§ Exercise directions
In the text on marriage polling, what share of Americans agreed in the ADF poll that marriage should be defined only as a union between one man and one woman?

§ Text provided
※ ※ ※
The Alliance Defense Fund (ADF) recently released results from a poll suggesting that a majority of Americans believe in traditional marriage. The poll found 62 percent of Americans believe that "marriage should be defined only as a union between one man and one woman."

The poll results seem to run counter to other recent polls showing a majority of Americans support same-sex marriage, but like all polling, the results depend on how the question is asked. What makes the ADF poll unique is that it is the first to ask a question that borrows the same language often used in ballot initiatives.

One explanation given for this difference has been to question the poll's sponsorship. The ADF's lawyers are the key defenders of Proposition 8, which effectively bars same-sex marriage in California. The poll was conducted by Polling Opinion Strategies, a research firm often works with Republican candidates.

The sponsorship may explain why the poll was conducted, but the methodology provided by ADF is in line with standard practice in polling.

In 31 states, voters have approved initiatives that define marriage as being between one man and one woman. While these ballots effectively prohibit same-sex marriage, they are worded in the affirmative (should the state define marriage as the union between one man and one woman?) not the negative (should the state ban same-sex marriage?).

The importance of question wording has been long recognized by pollsters. For example, the Pew Center for the People and the Press (Pew) asked "Do you think it should be legal or illegal for gay and lesbian couples to get married?"A majority (53 percent) said it should be "legal."

But another Pew survey conducted just weeks earlier found less support for gay marriage when it asked, "Do you strongly favor, favor, oppose, or strongly oppose allowing gays and lesbians to marry legally?"

This seems to be asking the same idea, but it is not. This question is about "allowing" gays and lesbians to marry, not whether those marriages should be "illegal." This change in the question wording dropped support for same-sex marriage from a majority to 45 percent (versus 46 percent who oppose same-sex marriage). An August 2010 AP-National Constitution Center Poll found nearly six-in-ten Americans think "couples of the same sex be entitled to the same government benefits as married couples of the opposite sex" and oppose having "the government distinguish between them."

Such subtle differences are not lost on politicians. In 2008, then California Attorney General Jerry Brown changed the official description of Proposition 8. The original petition asked people to support a proposition that "amends the California Constitution to provide that only marriage between a man and a woman is valid or recognized in California." Brown changed the wording. The wording on the ballot was titled: "Eliminates the Right of Same-Sex Couples to Marry."

The ADF question does not ask about same-sex marriage. Instead, it asks what people believe marriage should be. The ADF asked each respondent whether he or she agreed with the statement: "I believe marriage should be defined only as a union between one man and one woman."
※ ※ ※
§ Available data

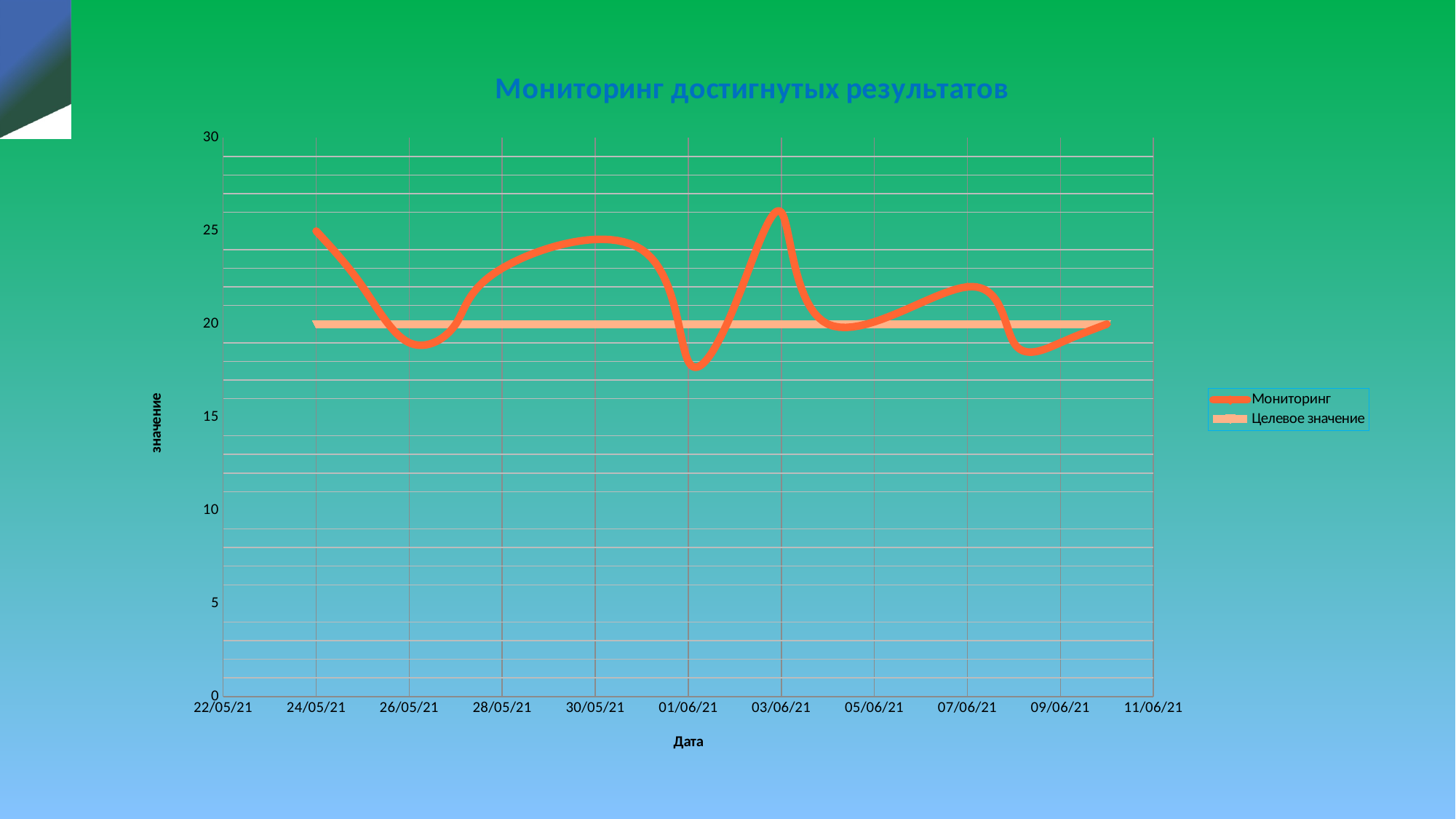
What are the two series named in the legend? Мониторинг, Целевое значение Which is larger, the Мониторинг value on 24/05/21 or on 26/05/21? 24/05/21 Is the Мониторинг value on 03/06/21 greater or less than 25? greater What is the value of the Целевое значение line? 20 On which date does the Мониторинг line reach its lowest value? 01/06/21 Is the Мониторинг value on 09/06/21 greater or less than 20? less On which date does the Мониторинг line reach its highest value? 03/06/21 How many series does the legend list? 2 What is the title of the chart? Мониторинг достигнутых результатов What kind of chart is shown on the slide? line chart Is the Мониторинг value on 30/05/21 greater or less than 20? greater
※ ※ ※
§ Written solution
62 percent